Exercise tasks:
(1) In the post, swap "compatibility" for "chemistry" in everything from "What Scottie wants" down to "love or money.", and give that stretch again.
(2) Answer these questions from the post:
(a) What does Scottie want?
(b) What percentage does Amazon Woman say she is with the writer?
(c) How many comments does the post list?
─── Text
What Scottie wants is compatibility. What Scottie needs is love, respect, and commitment to forming a healthy, long-term, emotionally mature relationship. I want someone who fits my criteria because I’ve worked long and hard on myself, because I’m unique and I don’t have cookie cutter needs, because I deserve a partner who fits me like a glove and I won’t compromise my standards for love or money.

4 comments:

Kasual Whispers said...

Scottie wants me...lol
I can dig it..

Amazon Woman said...

Very impressive, and 100% with you!

Kenny said...
──────
─── Provided data
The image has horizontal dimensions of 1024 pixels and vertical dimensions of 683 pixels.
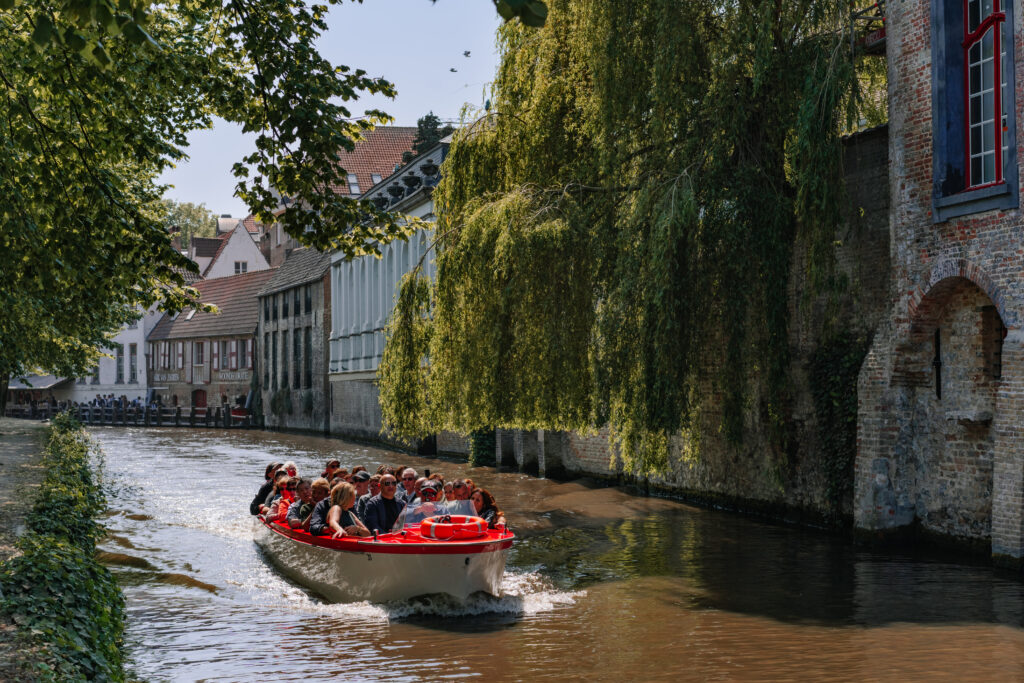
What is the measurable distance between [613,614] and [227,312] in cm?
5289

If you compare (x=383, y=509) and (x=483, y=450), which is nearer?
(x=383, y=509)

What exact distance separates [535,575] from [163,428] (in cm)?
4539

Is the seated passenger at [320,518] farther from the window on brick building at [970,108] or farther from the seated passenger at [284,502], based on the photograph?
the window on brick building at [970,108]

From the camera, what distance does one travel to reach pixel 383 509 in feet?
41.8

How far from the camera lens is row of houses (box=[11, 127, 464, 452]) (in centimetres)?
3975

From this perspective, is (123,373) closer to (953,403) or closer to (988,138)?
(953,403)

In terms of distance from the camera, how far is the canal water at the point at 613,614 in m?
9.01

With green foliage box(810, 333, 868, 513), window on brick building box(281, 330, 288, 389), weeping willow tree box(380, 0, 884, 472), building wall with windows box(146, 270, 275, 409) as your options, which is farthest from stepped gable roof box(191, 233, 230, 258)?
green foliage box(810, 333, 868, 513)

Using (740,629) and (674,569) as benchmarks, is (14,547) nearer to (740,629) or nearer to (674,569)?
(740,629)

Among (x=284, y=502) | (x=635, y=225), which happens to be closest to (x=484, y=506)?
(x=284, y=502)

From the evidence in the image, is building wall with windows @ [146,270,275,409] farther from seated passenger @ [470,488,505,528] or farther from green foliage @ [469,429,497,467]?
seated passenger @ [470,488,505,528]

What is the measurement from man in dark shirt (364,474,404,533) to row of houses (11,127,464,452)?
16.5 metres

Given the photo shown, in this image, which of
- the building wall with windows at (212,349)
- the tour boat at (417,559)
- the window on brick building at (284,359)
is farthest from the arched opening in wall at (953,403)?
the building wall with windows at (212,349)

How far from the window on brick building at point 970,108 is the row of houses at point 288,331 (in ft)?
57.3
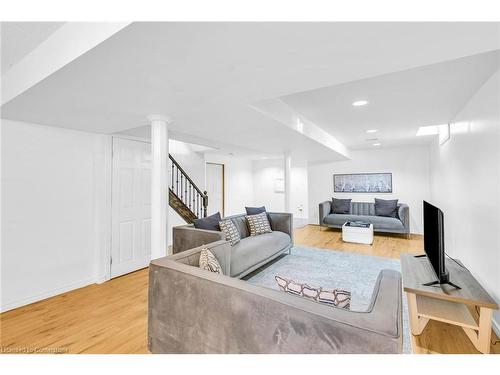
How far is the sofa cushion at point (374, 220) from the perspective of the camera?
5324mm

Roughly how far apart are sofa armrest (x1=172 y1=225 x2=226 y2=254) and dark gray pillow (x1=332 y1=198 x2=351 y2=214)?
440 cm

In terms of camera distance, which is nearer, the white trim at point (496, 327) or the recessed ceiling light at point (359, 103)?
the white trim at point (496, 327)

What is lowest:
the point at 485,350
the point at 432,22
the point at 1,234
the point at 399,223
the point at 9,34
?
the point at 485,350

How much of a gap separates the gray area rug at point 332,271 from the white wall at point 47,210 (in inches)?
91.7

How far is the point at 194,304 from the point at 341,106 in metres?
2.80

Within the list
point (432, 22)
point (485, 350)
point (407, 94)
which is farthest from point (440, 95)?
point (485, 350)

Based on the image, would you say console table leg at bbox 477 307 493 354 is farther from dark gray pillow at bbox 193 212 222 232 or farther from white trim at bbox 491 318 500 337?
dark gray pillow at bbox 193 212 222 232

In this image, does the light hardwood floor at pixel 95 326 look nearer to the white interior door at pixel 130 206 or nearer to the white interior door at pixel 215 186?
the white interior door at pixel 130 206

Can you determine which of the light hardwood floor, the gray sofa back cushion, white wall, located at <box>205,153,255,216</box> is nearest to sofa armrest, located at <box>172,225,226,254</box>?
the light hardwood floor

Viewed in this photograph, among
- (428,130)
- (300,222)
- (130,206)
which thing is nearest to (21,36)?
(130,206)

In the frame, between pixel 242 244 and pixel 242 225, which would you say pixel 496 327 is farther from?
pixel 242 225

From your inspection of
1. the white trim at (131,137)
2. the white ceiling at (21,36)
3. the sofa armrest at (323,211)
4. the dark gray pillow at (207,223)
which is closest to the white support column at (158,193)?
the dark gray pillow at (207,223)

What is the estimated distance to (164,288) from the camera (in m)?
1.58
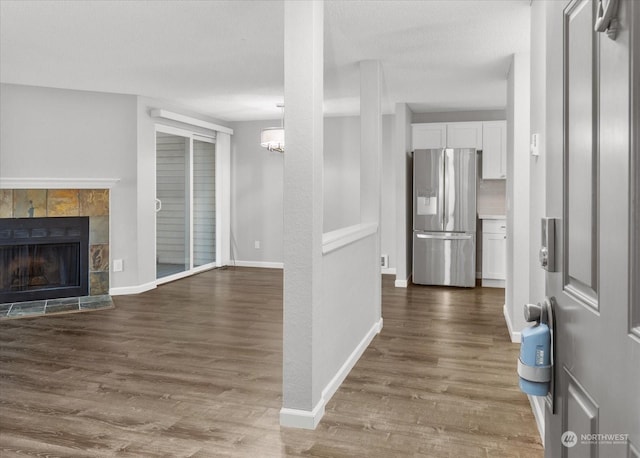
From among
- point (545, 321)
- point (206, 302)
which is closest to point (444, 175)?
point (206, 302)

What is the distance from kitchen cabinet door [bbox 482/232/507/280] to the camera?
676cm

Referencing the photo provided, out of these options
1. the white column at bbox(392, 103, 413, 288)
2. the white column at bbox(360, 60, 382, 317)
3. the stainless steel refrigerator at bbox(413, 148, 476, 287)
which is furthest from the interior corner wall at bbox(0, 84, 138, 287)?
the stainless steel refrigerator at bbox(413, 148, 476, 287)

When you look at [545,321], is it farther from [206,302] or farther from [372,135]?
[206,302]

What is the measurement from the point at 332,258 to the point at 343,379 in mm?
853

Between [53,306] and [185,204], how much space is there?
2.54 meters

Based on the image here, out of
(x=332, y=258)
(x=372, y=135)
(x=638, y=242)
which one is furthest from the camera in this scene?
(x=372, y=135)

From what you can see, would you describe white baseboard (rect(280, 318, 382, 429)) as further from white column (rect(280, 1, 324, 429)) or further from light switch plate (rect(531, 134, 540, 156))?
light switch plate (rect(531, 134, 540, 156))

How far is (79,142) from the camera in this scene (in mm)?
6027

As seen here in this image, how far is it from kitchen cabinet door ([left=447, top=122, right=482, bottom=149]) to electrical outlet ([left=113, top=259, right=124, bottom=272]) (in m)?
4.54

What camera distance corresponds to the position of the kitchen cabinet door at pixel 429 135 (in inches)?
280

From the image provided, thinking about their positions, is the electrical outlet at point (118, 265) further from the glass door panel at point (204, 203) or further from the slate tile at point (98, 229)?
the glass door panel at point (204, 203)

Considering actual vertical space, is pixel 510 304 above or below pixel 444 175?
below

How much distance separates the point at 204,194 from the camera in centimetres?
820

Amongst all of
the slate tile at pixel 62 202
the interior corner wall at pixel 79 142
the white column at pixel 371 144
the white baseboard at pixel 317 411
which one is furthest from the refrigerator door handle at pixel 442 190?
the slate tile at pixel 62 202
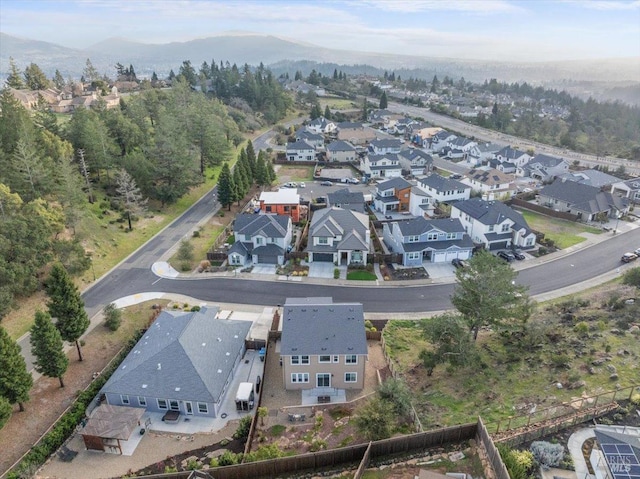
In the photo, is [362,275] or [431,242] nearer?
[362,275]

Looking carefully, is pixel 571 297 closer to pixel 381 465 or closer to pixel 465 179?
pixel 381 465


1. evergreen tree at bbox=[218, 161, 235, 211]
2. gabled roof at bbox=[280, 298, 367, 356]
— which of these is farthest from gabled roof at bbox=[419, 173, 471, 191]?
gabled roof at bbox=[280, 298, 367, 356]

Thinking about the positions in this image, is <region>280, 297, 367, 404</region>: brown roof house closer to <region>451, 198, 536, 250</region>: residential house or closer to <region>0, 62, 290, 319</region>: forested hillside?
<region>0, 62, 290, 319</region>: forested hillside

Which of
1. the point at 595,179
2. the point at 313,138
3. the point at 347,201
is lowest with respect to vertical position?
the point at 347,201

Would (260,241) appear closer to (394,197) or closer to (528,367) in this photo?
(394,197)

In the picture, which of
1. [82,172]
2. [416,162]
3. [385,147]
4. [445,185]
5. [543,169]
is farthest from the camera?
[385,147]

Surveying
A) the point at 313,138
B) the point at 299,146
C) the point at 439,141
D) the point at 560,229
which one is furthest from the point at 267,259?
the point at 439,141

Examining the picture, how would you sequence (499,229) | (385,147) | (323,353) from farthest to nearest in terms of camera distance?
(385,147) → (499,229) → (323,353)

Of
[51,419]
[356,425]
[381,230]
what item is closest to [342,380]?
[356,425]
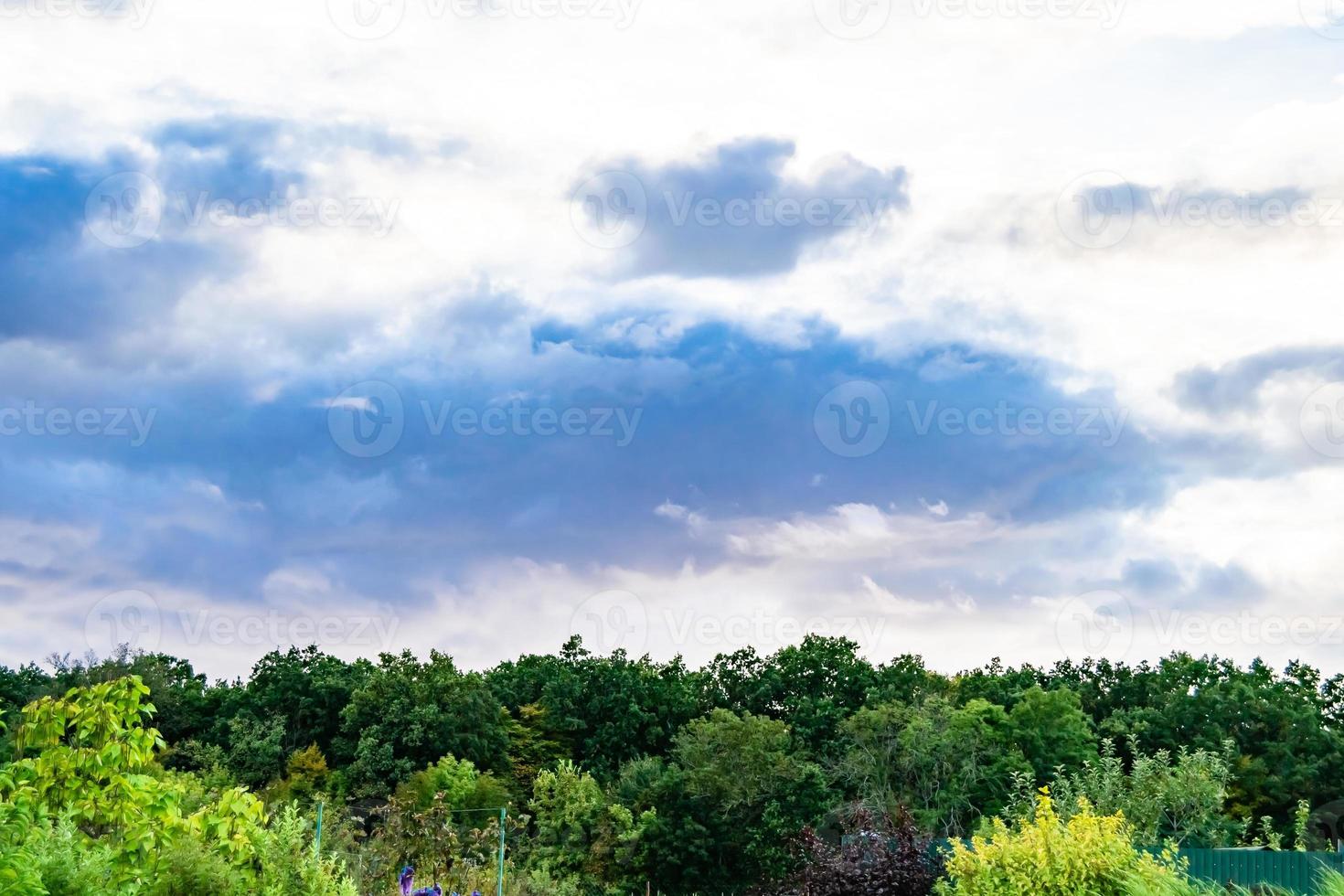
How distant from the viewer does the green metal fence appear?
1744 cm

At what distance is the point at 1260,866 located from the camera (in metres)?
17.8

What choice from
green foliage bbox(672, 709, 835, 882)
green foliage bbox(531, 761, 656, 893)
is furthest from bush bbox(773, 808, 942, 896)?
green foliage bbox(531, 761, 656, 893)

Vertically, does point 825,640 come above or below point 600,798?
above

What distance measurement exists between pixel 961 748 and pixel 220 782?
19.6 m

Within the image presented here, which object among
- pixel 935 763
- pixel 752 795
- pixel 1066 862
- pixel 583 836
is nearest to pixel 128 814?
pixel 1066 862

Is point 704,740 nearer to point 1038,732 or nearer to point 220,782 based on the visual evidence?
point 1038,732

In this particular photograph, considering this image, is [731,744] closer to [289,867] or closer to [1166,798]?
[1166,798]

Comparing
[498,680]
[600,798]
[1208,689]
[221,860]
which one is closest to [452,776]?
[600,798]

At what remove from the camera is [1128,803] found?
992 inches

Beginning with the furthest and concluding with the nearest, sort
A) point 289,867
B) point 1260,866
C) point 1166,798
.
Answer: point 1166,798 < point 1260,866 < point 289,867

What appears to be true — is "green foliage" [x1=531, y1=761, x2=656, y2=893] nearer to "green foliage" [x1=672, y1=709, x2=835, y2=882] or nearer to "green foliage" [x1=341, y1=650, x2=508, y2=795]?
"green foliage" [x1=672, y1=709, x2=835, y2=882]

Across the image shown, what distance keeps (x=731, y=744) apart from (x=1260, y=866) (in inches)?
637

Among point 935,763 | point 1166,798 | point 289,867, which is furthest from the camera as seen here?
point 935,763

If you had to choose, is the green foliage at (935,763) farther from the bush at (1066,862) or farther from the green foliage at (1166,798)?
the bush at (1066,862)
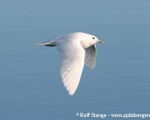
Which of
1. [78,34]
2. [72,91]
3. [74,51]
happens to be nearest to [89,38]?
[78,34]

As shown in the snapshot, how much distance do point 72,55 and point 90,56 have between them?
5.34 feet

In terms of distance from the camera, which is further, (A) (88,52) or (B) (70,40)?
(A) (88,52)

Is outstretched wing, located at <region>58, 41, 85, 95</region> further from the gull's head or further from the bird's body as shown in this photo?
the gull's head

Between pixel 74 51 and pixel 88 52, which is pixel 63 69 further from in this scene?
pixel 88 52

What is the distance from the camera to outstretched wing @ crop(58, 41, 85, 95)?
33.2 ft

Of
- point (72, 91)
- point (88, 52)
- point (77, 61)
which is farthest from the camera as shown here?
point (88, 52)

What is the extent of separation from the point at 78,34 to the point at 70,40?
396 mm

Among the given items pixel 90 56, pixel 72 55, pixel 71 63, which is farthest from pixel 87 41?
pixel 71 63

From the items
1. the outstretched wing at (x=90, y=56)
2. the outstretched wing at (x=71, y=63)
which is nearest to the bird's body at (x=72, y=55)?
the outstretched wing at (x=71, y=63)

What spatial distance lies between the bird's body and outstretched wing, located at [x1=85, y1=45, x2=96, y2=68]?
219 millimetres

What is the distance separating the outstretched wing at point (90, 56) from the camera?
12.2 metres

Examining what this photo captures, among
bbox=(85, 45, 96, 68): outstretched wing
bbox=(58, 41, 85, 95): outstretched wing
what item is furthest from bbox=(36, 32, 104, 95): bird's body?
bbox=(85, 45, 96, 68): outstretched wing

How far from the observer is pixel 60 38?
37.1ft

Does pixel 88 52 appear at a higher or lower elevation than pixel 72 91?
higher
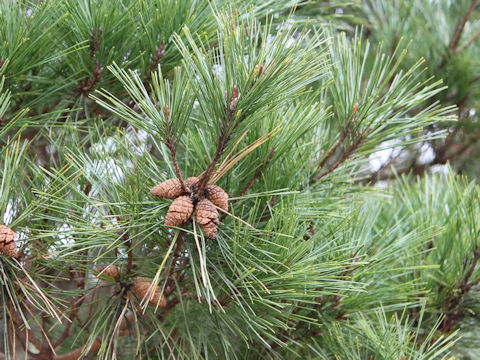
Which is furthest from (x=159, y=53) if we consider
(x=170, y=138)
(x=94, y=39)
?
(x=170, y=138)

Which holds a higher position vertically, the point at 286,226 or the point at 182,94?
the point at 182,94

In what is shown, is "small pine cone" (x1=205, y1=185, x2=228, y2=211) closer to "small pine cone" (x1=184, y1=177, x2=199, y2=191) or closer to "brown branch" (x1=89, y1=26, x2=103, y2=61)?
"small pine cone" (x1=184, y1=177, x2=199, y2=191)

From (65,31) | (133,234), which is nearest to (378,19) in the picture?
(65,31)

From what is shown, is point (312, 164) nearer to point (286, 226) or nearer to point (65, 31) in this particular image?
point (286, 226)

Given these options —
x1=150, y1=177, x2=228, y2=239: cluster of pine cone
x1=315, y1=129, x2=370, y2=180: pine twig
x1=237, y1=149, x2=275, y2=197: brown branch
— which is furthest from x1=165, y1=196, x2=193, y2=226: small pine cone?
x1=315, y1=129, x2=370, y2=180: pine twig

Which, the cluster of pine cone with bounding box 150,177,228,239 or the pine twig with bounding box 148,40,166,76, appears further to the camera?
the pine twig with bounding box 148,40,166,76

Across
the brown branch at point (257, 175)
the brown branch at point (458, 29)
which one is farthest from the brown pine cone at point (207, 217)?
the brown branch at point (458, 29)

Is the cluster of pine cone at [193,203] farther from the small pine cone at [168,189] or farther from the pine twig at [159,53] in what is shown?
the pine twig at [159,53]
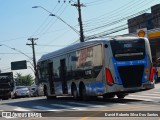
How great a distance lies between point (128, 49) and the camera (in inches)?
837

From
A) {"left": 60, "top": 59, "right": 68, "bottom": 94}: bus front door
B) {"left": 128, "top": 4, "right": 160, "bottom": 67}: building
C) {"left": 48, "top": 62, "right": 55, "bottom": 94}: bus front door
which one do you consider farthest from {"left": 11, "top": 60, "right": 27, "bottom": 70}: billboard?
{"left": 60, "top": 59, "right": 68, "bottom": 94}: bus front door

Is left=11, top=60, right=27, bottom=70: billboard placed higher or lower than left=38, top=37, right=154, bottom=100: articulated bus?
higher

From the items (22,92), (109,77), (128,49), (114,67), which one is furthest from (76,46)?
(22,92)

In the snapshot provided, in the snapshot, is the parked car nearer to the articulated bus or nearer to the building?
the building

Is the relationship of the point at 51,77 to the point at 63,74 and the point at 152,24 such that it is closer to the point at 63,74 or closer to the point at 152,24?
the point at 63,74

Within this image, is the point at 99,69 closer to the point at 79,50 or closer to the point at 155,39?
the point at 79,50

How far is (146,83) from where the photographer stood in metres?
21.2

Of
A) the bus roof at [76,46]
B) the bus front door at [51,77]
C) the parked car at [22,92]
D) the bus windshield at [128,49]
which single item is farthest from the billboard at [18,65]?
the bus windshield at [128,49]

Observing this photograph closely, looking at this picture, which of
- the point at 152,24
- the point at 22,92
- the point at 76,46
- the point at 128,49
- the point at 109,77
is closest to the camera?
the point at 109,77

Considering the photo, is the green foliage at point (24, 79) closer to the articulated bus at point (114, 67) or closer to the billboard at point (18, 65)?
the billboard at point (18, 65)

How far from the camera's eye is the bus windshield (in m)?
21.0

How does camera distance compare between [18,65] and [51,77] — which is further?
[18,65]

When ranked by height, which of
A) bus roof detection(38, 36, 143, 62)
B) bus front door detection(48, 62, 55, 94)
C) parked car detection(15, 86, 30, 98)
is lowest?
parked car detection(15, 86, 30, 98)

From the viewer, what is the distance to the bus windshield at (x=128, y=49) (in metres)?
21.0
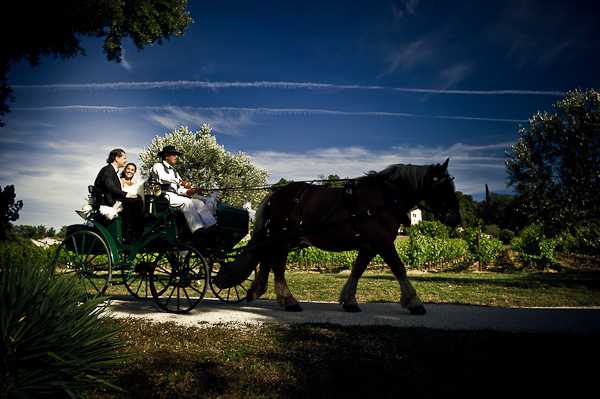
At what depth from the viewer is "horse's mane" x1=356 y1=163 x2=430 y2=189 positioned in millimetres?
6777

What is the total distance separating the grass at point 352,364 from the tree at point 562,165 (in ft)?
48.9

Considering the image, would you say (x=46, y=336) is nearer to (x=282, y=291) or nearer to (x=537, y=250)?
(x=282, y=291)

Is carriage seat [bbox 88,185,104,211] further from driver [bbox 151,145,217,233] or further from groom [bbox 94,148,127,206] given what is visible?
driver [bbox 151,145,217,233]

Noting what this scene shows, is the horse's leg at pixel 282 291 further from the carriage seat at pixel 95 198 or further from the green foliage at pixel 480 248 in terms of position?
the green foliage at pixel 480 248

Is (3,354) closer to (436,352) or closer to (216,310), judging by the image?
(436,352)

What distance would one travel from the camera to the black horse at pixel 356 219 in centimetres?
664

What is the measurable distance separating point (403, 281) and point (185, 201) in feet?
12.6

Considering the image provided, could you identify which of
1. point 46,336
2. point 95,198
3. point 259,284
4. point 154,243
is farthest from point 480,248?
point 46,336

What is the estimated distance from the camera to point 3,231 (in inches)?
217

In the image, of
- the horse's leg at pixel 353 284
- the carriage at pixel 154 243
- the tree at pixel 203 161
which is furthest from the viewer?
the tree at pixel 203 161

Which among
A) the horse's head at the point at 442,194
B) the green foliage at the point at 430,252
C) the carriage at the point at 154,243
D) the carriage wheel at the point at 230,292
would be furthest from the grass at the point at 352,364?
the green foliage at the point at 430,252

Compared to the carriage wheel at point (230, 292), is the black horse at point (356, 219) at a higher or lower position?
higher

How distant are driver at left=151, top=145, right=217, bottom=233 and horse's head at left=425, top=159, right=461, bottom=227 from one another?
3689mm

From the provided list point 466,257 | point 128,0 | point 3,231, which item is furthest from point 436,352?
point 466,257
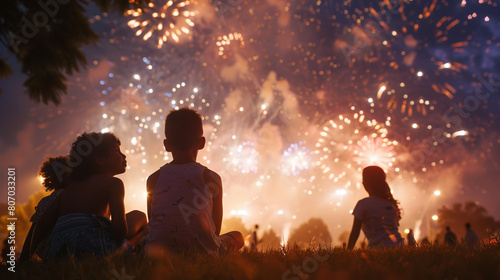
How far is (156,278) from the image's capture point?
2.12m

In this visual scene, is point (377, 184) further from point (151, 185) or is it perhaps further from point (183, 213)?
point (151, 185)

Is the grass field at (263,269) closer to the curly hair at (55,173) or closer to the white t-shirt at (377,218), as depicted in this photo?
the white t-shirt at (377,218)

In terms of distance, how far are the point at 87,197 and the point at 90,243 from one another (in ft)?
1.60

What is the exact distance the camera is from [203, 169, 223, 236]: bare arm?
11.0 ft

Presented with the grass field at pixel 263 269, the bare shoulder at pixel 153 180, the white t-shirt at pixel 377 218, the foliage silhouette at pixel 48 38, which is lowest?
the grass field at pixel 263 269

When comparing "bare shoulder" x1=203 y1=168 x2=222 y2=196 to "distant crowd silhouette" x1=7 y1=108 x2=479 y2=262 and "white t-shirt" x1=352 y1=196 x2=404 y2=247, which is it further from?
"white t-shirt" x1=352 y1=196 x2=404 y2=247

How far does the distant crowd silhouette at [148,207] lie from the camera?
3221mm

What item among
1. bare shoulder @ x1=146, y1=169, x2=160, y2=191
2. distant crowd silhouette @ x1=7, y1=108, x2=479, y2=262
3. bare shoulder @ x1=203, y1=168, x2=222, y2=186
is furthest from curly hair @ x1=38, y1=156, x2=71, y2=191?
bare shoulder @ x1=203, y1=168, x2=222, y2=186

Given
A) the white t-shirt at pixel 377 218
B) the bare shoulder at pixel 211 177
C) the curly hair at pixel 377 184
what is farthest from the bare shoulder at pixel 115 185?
──────
Exercise responses:
(1)
What Scottie wants is chemistry. What Scottie needs is love, respect, and commitment to forming a healthy, long-term, emotionally mature relationship. I want someone who fits my criteria because I’ve worked long and hard on myself, because I’m unique and I don’t have cookie cutter needs, because I deserve a partner who fits me like a glove and I won’t compromise my standards for love or money.

(2)
(a) Compatibility.
(b) 100%.
(c) Four.